### GOAL OF THE EXERCISE
Rewrite the items below, requests included, starting at the line containing "How far is the tinted" and ending at the last item. In the answers, multiply each distance by 1.1 and round it to a whole number, with halves rounded up.

(Excerpts of spatial question data)

[BEGIN]

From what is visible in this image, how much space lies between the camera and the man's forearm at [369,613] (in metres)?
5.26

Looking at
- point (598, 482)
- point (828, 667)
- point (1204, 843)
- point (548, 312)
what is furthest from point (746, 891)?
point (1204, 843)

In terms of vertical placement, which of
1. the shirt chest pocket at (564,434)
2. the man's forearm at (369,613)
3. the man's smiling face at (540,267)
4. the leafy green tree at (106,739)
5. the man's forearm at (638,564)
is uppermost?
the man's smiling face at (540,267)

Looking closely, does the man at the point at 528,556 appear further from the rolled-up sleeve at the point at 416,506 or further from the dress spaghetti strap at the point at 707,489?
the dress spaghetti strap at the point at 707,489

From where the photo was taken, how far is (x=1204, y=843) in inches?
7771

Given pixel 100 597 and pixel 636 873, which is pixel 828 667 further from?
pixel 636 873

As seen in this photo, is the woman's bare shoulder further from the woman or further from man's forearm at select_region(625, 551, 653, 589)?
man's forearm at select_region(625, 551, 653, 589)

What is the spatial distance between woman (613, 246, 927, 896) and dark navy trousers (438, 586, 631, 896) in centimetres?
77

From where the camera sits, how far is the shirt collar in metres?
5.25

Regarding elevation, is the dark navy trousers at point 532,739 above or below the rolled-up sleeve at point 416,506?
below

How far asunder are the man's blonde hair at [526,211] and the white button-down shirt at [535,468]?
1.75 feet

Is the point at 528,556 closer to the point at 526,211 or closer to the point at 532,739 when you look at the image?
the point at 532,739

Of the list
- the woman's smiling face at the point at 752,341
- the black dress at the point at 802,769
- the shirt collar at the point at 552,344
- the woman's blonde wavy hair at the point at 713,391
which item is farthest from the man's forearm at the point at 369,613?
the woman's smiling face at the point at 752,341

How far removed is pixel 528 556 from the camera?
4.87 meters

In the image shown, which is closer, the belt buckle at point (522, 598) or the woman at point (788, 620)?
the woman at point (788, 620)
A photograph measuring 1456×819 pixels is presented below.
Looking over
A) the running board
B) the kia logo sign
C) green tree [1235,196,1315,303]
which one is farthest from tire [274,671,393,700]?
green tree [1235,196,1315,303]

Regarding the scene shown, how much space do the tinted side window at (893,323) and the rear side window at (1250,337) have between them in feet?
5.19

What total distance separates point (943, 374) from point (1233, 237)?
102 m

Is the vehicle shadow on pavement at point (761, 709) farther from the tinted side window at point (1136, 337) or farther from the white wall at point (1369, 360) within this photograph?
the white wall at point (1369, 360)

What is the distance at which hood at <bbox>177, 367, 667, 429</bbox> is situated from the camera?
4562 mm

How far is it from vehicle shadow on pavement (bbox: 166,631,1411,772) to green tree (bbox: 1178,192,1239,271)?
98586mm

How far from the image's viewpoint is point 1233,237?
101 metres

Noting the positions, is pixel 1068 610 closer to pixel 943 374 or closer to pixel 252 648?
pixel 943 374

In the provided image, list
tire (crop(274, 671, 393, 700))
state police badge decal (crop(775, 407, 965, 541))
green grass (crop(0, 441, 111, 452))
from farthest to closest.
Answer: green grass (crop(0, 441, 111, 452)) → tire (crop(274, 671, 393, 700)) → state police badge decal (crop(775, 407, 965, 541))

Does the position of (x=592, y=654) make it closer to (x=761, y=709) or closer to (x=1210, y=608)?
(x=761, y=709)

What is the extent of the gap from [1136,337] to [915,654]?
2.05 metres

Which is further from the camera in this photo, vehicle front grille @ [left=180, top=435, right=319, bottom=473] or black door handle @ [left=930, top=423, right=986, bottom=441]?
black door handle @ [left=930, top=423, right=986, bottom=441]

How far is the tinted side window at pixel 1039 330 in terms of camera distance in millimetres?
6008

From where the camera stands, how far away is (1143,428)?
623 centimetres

[END]

### WRITTEN SOLUTION
How far is the tinted side window at pixel 1039 330 in terms of camera distance in millimetres?
6609

From where the camera stands, how far away is (1143,428)?
685 centimetres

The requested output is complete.